Dylan Hadfield-Menell, AI2050 Early Career Fellow

Yes, certainly. I think the Belmont Report was a central step towards the ethical conduct of research. There is a general similarity in that my research relates to the ethical conduct of AI research and development. With respect to the capacity of AI systems to manipulate people, the strongest similarity has to do with the notion of informed consent [of the humans that are the users of the AI systems]. By default, an AI system will readily leverage statistics to optimize its objective. This means that, unless manipulative behavior is penalized, we should expect systems to take actions that humans would classify as manipulative. I am motivated to work on this because of the challenge that these systems pose to our values of informed consent


Just like an AI trained to play a video game might learn ways to cheat by exploiting bugs, an AI that is given the goal of producing an outcome in humans might discover ways of exerting hidden psychological pressure, manipulating people without their knowledge. Do you ever work with human subjects?
Dylan Hadfield-Menell, AI2050 Early Career Fellow

Yes. Usually, that has been in the context of human-robot interaction studies. I have a few studies in preparation where we are doing work with human subjects for recommendation systems.


Do you think that we might have a future in which you need some sort of regulatory approval to do certain kinds of research on AI?
Dylan Hadfield-Menell, AI2050 Early Career Fellow

I think we will have a future where we will want to have a well-developed set of ethical standards and norms to govern research conduct with AI systems. I think that regulation can play a central role in helping shape these standards and norms but I’m also wary of overly prescriptive regulation for new technology.


There is a famous quote from I.J. Good (1965): “Let an ultraintelligent machine be defined as a machine that can far surpass all the intellectual activities of any man however clever. Since the design of machines is one of these intellectual activities, an ultraintelligent machine could design even better machines; there would then unquestionably be an 'intelligence explosion,' and the intelligence of man would be left far behind. Thus the first ultraintelligent machine is the last invention that man need ever make, provided that the machine is docile enough to tell us how to keep it under control." What is your feeling about this?
Dylan Hadfield-Menell, AI2050 Early Career Fellow

I think it is a good quote and it paints a nice picture about the promise and risks of AI systems. 

While I would not rule it out, I tend to think that the idea of an ‘intelligence explosion’, is a good deal more questionable than I.J. Good does. This is because I think that ‘intelligence’ is a complicated property with multiple competing dimensions and I’ve learned from experience to be wary of intuition in these settings.

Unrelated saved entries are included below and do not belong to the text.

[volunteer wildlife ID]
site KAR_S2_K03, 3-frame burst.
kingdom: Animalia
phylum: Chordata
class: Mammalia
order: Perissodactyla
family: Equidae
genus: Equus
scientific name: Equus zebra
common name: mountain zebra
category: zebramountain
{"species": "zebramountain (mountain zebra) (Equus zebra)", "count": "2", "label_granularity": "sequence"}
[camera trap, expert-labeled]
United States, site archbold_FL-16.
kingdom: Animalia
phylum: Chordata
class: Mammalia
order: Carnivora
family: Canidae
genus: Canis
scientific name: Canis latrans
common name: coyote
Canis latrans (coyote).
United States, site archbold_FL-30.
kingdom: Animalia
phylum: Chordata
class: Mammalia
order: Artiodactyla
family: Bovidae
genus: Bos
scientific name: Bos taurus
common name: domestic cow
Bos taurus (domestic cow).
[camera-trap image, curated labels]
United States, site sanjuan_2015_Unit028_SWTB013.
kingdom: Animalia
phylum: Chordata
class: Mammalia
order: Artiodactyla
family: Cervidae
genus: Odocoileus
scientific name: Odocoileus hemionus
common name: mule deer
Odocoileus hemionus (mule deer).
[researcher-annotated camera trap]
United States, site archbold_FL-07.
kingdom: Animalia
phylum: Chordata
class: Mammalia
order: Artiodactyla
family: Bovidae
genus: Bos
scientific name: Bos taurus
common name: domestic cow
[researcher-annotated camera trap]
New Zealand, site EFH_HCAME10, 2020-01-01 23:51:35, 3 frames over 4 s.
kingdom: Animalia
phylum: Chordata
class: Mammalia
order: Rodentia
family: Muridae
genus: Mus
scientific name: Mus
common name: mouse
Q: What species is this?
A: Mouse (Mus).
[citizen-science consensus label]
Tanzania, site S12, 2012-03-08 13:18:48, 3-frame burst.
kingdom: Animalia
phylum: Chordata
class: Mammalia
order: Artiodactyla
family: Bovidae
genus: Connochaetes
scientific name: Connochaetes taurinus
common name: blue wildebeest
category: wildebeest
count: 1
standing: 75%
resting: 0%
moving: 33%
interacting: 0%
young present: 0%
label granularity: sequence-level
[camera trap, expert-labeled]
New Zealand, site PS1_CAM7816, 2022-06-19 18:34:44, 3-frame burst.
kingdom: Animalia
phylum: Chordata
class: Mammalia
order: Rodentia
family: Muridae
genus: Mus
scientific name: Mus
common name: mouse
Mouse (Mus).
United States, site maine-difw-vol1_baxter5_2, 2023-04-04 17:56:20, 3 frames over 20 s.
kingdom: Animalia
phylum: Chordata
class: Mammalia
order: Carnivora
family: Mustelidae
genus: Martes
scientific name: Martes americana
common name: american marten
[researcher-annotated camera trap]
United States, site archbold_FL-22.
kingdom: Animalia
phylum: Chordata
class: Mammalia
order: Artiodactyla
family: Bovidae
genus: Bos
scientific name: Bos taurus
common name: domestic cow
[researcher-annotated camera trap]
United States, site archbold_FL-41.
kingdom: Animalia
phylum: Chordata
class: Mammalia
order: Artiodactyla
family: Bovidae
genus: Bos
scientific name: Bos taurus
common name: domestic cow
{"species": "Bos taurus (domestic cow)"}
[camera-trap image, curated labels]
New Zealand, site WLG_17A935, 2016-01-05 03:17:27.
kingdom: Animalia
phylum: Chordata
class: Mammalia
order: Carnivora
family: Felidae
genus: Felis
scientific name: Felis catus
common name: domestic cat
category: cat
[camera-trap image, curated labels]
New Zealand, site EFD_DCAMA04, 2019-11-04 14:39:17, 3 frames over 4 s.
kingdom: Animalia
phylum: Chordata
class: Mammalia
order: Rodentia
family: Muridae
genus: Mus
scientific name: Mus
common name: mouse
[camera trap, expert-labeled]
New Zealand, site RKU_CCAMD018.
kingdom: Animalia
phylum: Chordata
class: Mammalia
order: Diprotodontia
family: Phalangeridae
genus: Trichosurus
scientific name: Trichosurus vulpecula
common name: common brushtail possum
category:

Indeed, the way that even AI experts think an AI will go about solving a problem is rarely the same as the highly optimized approach that AIs ultimately take to solving problems. They really are alien intelligences, not merely artificial.
Dylan Hadfield-Menell, AI2050 Early Career Fellow

I do think we are developing systems that will transform the ways we interact with each other and the world and there is a positive feedback loop between these systems that creates a type of recursive improvement [when the improvement can be used to improve itself]. However, I view that as occurring in aggregate [across multiple organizations] as opposed to within a single digital entity. In summary, the [I.J. Good] quote resonates and I tend to think that it is correct in spirit but I don’t take it as literally as some people do.